### [What is being asked]
Update the data below by changing every "mound ridge" to "dune crest" and leaving everything else as it is.

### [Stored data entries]
* * * * * * *
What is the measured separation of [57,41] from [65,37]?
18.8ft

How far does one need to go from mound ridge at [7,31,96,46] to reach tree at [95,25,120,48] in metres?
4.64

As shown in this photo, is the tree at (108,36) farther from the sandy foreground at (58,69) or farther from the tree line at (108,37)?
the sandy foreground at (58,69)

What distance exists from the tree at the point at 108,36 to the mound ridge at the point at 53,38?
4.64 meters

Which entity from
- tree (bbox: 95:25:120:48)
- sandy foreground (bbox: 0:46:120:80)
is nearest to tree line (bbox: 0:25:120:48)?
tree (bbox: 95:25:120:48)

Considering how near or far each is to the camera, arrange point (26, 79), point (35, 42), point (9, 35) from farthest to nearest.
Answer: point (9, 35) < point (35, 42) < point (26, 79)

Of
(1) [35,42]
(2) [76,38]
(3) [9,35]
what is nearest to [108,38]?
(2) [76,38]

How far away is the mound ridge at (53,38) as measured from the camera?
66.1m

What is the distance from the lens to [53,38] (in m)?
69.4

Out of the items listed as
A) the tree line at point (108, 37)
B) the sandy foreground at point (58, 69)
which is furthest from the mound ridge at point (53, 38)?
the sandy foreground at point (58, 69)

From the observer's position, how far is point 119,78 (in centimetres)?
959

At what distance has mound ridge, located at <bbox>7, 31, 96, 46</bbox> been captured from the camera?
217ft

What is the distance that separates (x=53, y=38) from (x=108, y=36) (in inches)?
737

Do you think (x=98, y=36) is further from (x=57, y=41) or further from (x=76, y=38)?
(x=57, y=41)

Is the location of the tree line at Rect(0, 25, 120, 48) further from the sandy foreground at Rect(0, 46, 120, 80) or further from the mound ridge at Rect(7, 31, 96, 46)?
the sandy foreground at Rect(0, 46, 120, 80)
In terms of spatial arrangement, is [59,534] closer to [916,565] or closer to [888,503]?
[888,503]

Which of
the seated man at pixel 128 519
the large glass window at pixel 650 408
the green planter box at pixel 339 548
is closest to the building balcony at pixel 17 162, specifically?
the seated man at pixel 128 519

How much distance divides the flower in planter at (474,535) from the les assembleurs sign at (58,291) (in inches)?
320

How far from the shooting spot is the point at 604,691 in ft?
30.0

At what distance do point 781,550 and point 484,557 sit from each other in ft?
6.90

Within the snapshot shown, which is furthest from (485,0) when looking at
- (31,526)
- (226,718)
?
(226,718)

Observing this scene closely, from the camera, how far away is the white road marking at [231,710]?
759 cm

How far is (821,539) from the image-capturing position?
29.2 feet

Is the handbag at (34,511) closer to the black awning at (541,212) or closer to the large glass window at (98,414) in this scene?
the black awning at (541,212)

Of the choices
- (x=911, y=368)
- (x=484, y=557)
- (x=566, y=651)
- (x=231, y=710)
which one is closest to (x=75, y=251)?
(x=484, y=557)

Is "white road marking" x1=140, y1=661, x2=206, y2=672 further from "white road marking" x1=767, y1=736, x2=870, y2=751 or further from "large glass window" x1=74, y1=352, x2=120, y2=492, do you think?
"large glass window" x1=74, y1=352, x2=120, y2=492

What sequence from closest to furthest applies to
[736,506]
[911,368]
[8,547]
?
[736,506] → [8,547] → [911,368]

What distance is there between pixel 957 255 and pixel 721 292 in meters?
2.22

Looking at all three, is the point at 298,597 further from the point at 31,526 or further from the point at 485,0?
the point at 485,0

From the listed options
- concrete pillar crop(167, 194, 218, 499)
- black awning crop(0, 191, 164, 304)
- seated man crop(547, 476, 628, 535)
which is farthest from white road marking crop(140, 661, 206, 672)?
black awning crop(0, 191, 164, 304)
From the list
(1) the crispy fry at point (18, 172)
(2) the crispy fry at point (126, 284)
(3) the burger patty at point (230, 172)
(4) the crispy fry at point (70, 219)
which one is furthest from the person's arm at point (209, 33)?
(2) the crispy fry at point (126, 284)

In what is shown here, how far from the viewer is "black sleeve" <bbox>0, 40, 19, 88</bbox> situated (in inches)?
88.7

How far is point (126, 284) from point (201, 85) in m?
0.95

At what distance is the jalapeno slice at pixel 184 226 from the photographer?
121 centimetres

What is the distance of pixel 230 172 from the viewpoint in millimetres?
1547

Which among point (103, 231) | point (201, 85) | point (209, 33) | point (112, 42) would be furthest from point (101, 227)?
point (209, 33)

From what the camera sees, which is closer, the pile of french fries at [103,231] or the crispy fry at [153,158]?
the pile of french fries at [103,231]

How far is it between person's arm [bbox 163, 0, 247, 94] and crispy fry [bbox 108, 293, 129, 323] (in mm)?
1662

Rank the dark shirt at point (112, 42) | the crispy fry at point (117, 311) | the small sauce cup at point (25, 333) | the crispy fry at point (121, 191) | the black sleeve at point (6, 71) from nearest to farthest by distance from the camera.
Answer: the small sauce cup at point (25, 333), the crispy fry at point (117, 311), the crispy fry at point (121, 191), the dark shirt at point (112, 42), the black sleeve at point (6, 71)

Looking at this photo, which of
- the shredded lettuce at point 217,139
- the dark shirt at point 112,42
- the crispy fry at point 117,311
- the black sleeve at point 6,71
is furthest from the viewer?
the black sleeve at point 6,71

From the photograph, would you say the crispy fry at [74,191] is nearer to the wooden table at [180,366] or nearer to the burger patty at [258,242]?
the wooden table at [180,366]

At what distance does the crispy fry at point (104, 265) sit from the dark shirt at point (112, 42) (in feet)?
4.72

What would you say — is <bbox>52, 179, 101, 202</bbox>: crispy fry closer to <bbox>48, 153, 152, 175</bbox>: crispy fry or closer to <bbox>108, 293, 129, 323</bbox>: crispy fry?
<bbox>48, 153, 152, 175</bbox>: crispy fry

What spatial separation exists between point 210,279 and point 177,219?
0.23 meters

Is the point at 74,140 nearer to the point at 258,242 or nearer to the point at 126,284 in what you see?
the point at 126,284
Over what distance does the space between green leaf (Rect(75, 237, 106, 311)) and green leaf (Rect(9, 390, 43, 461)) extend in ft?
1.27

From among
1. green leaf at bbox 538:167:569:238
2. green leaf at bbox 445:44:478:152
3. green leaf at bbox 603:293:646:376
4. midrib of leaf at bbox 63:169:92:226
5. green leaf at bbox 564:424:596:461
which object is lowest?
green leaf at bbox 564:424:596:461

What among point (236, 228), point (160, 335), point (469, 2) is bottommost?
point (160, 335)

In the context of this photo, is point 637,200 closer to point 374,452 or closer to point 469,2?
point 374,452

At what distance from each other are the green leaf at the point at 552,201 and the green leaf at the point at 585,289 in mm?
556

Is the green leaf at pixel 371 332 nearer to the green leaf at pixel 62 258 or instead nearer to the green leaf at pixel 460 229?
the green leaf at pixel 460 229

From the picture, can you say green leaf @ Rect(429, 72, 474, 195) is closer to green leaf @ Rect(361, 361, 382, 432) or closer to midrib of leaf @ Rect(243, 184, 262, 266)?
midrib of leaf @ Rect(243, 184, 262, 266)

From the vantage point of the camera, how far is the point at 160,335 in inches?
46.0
* * * * * * *
### [Answer to this exercise]
What is the measured separation of [57,41] from [65,37]?
18.8ft

How far does one need to go from dune crest at [7,31,96,46] to reach tree at [95,25,120,48] in metres?
4.64

As shown in this photo, is the tree at (108,36) farther from the sandy foreground at (58,69) or farther from the tree line at (108,37)?
the sandy foreground at (58,69)

What distance exists from the tree at the point at 108,36 to the dune crest at the point at 53,38?
4.64 meters

Which entity from
- tree (bbox: 95:25:120:48)
- sandy foreground (bbox: 0:46:120:80)
is nearest to tree line (bbox: 0:25:120:48)?
tree (bbox: 95:25:120:48)

Considering how near or far each is to the camera, arrange point (26, 79), point (35, 42), point (9, 35) from farthest to nearest.
Answer: point (9, 35) < point (35, 42) < point (26, 79)

Of
(1) [35,42]
(2) [76,38]
(3) [9,35]
what is nearest to [108,38]?
(2) [76,38]

How far away is the dune crest at (53,38) as measured from the camera?
66.1m

What is the distance from the lens to [53,38] (in m)?
69.4

Out of the items listed as
A) the tree line at point (108, 37)
B) the sandy foreground at point (58, 69)
which is furthest from the dune crest at point (53, 38)?
the sandy foreground at point (58, 69)

From the observer's position, how far is point 119,78 (in centimetres)?
959

At what distance has dune crest, located at <bbox>7, 31, 96, 46</bbox> been captured from the camera?
217ft

What is the distance that separates (x=53, y=38) from (x=108, y=36) (in inches)?
737

Do you think (x=98, y=36) is further from (x=57, y=41) or further from (x=76, y=38)?
(x=57, y=41)

Is the location of the tree line at Rect(0, 25, 120, 48) further from the sandy foreground at Rect(0, 46, 120, 80) or further from the dune crest at Rect(7, 31, 96, 46)?
the sandy foreground at Rect(0, 46, 120, 80)
In terms of spatial arrangement, is [59,534] closer to [916,565] or closer to [888,503]?
[888,503]

Which of
the seated man at pixel 128 519
the large glass window at pixel 650 408
the green planter box at pixel 339 548
is closest to the building balcony at pixel 17 162, specifically?
the seated man at pixel 128 519

How much distance divides the flower in planter at (474,535) from the les assembleurs sign at (58,291) (in inches)?
320

How far from the shooting spot is the point at 604,691 in ft?
30.0

At what distance do point 781,550 and point 484,557 sit from each other in ft?
6.90

Within the snapshot shown, which is furthest from (485,0) when looking at
- (31,526)
- (226,718)
?
(226,718)

Observing this scene closely, from the camera, how far away is the white road marking at [231,710]?
759 cm

How far is (821,539) from the image-capturing position?
29.2 feet

Is the handbag at (34,511) closer to the black awning at (541,212) or closer to the large glass window at (98,414) in this scene?
the black awning at (541,212)

Of the choices
- (x=911, y=368)
- (x=484, y=557)
- (x=566, y=651)
- (x=231, y=710)
which one is closest to (x=75, y=251)?
(x=484, y=557)

Is "white road marking" x1=140, y1=661, x2=206, y2=672 further from "white road marking" x1=767, y1=736, x2=870, y2=751 or further from "large glass window" x1=74, y1=352, x2=120, y2=492, do you think?
"large glass window" x1=74, y1=352, x2=120, y2=492

What sequence from closest to furthest applies to
[736,506]
[911,368]
[8,547]
?
[736,506] → [8,547] → [911,368]

What distance is there between pixel 957 255 and pixel 721 292 in meters?
2.22

Looking at all three, is the point at 298,597 further from the point at 31,526 or further from the point at 485,0?
the point at 485,0

From the listed options
- concrete pillar crop(167, 194, 218, 499)
- black awning crop(0, 191, 164, 304)
- seated man crop(547, 476, 628, 535)
which is farthest from white road marking crop(140, 661, 206, 672)?
black awning crop(0, 191, 164, 304)
From the list
(1) the crispy fry at point (18, 172)
(2) the crispy fry at point (126, 284)
(3) the burger patty at point (230, 172)
(4) the crispy fry at point (70, 219)
which one is furthest from the person's arm at point (209, 33)?
(2) the crispy fry at point (126, 284)

In what is shown here, how far from the viewer is "black sleeve" <bbox>0, 40, 19, 88</bbox> situated (in inches)?
88.7

How far is point (126, 284) from point (201, 85) in m?
0.95

At what distance is the jalapeno slice at pixel 184 226 from the photographer?
121 centimetres

What is the distance of pixel 230 172 from the viewpoint in millimetres?
1547

Which among point (103, 231) | point (201, 85) | point (209, 33) | point (112, 42) would be furthest from point (101, 227)?
point (209, 33)

From what the camera sees, which is closer, the pile of french fries at [103,231] or the crispy fry at [153,158]?
the pile of french fries at [103,231]

How far is it between person's arm [bbox 163, 0, 247, 94] and crispy fry [bbox 108, 293, 129, 323] (in mm)?
1662

Rank the dark shirt at point (112, 42) | the crispy fry at point (117, 311) | the small sauce cup at point (25, 333) | the crispy fry at point (121, 191) | the black sleeve at point (6, 71) from nearest to farthest by distance from the camera.
Answer: the small sauce cup at point (25, 333), the crispy fry at point (117, 311), the crispy fry at point (121, 191), the dark shirt at point (112, 42), the black sleeve at point (6, 71)

Looking at this photo, which of
- the shredded lettuce at point 217,139
- the dark shirt at point 112,42
- the crispy fry at point 117,311
- the black sleeve at point 6,71
is furthest from the viewer?
the black sleeve at point 6,71

From the photograph, would you say the crispy fry at [74,191] is nearer to the wooden table at [180,366] or nearer to the burger patty at [258,242]?
the wooden table at [180,366]

At what distance does the crispy fry at point (104, 265) sit from the dark shirt at point (112, 42) (in feet)?
4.72

What would you say — is <bbox>52, 179, 101, 202</bbox>: crispy fry closer to <bbox>48, 153, 152, 175</bbox>: crispy fry or closer to <bbox>108, 293, 129, 323</bbox>: crispy fry?
<bbox>48, 153, 152, 175</bbox>: crispy fry

What spatial separation exists between point 210,279 and point 177,219?
0.23 meters

Is the point at 74,140 nearer to the point at 258,242 or nearer to the point at 126,284 in what you see?
the point at 126,284
Over what distance does the space between green leaf (Rect(75, 237, 106, 311)) and green leaf (Rect(9, 390, 43, 461)) extend in ft?
1.27

From among
1. green leaf at bbox 538:167:569:238
2. green leaf at bbox 445:44:478:152
3. green leaf at bbox 603:293:646:376
4. midrib of leaf at bbox 63:169:92:226
5. green leaf at bbox 564:424:596:461
which object is lowest?
green leaf at bbox 564:424:596:461

What among point (236, 228), point (160, 335), point (469, 2) is bottommost?
point (160, 335)

In the context of this photo, is point 637,200 closer to point 374,452 or closer to point 469,2?
point 374,452

At what distance from each other are the green leaf at the point at 552,201 and the green leaf at the point at 585,289 in mm?
556

Is the green leaf at pixel 371 332 nearer to the green leaf at pixel 62 258 or instead nearer to the green leaf at pixel 460 229?
the green leaf at pixel 460 229

From the picture, can you say green leaf @ Rect(429, 72, 474, 195) is closer to green leaf @ Rect(361, 361, 382, 432) or closer to midrib of leaf @ Rect(243, 184, 262, 266)?
midrib of leaf @ Rect(243, 184, 262, 266)

From the vantage point of the camera, how far is the point at 160,335 in inches?
46.0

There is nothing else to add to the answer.